Por Thaís Carvalho Diniz, UOL
Jovens de 15 a 29 anos estão se matando mais. O assunto que ainda é tabu nas famílias, escolas e rodas de conversas informais cresce a passos lentos, mas de forma constante no Brasil. Segundo o Mapa da Violência divulgado em abril, entre 1980 e 2014, houve um aumento de 27,2% no número de suicídios dessa faixa etária. E chegando ao final de 2017, ano em que passamos pela Baleia Azul e séries como “13 Reasons To Why” que trouxeram à tona o tema na esfera adolescente, a questão que fica é: por que pessoas que estão começando a vida querem acabar com ela?
Para os especialistas entrevistados pelo UOL, é inevitável trazer para o centro da discussão o cenário da sociedade atual, que apresenta famílias afastadas e relações rasas para tentar entender o contexto desses dados. Entre as causas e consequências do afastamento humano, estão a tecnologia, que influencia fortemente a maneira como nos relacionamos.

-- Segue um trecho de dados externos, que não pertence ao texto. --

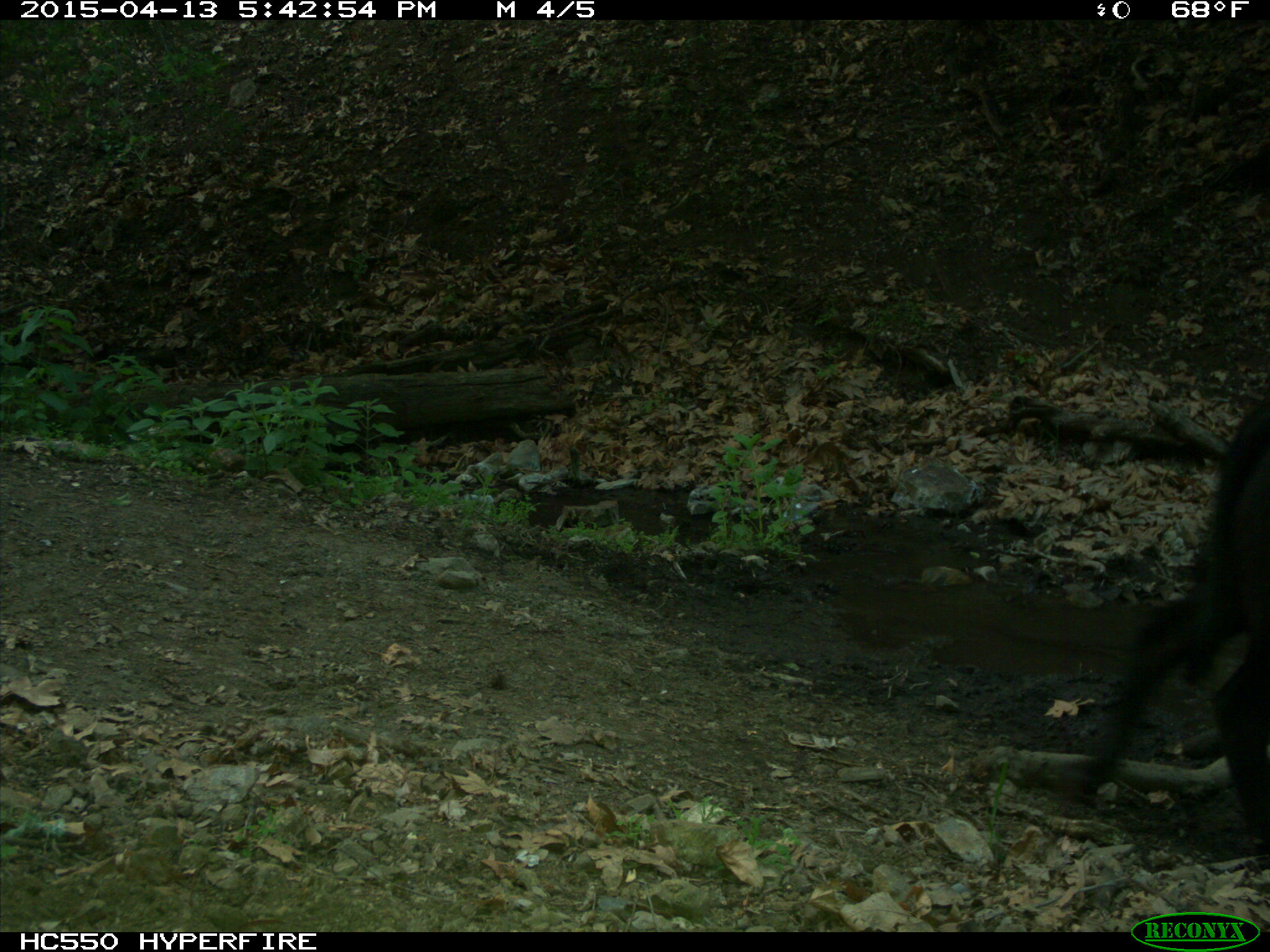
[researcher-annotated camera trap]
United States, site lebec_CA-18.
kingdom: Animalia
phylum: Chordata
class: Mammalia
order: Artiodactyla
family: Bovidae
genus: Bos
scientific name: Bos taurus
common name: domestic cow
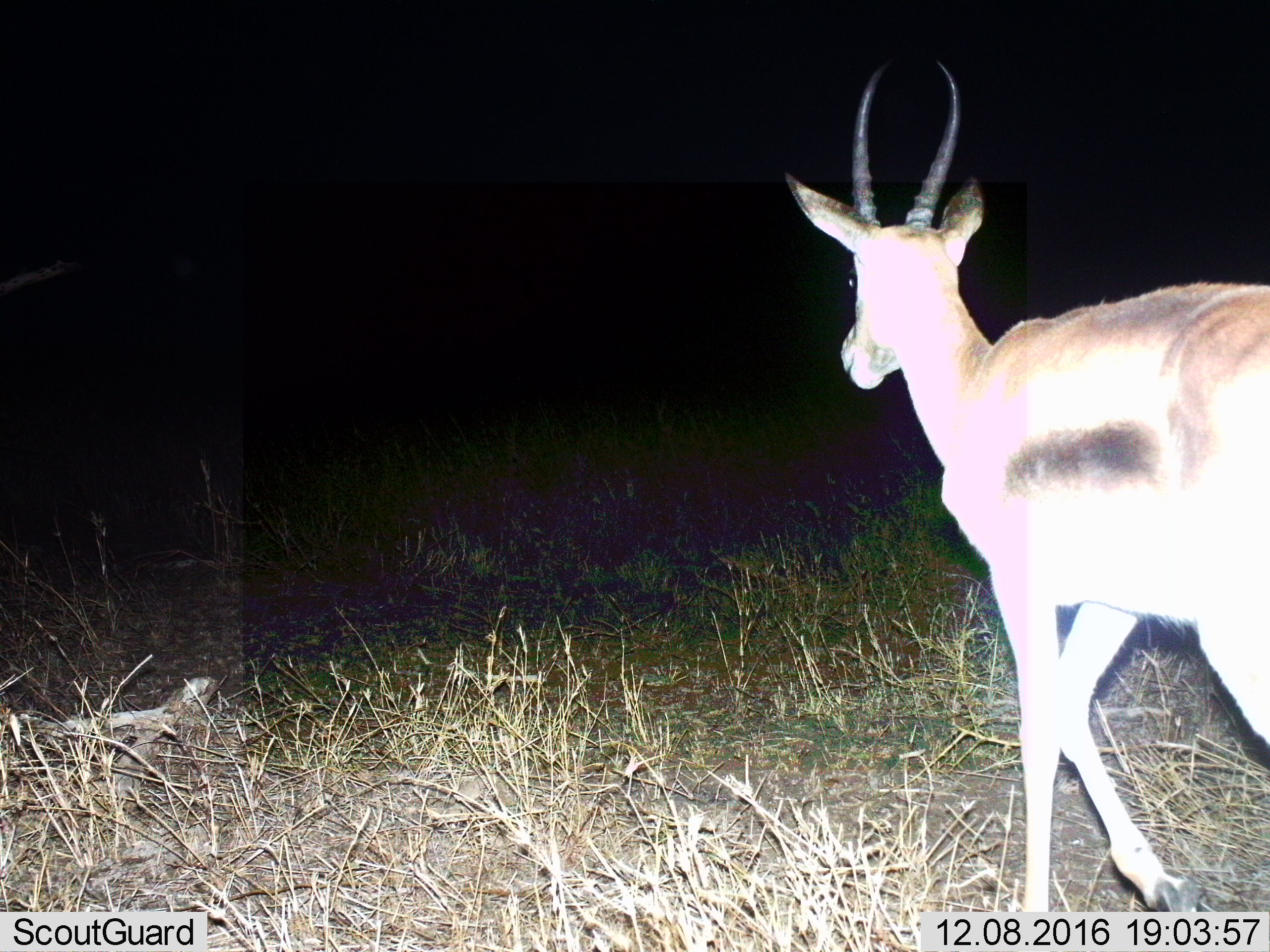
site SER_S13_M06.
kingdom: Animalia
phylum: Chordata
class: Mammalia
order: Artiodactyla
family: Bovidae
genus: Eudorcas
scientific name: Eudorcas thomsonii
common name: thomson's gazelle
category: gazellethomsons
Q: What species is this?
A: Gazellethomsons (thomson's gazelle) (Eudorcas thomsonii).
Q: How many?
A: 1.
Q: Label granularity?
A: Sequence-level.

A terapeuta ocupacional e pós-doutora em saúde coletiva Fernanda Marquetti acredita que o suicídio um produto do que acontece socialmente dentro de uma cultura. Se estamos tão tecnológicos, pode estar aí a resposta das mortes. “Claro que esses jovens não estão se matando porque todos começaram a ter transtornos psiquiátricos. O mundo caminha para um esvaziamento cada vez mais profundo das relações, os adolescentes não conseguem se relacionar fora do mundo digital. As tentativas e os suicídios aparecem como expressões máximas dessa dificuldade”, fala a professora da Unifesp (Universidade Federal de São Paulo).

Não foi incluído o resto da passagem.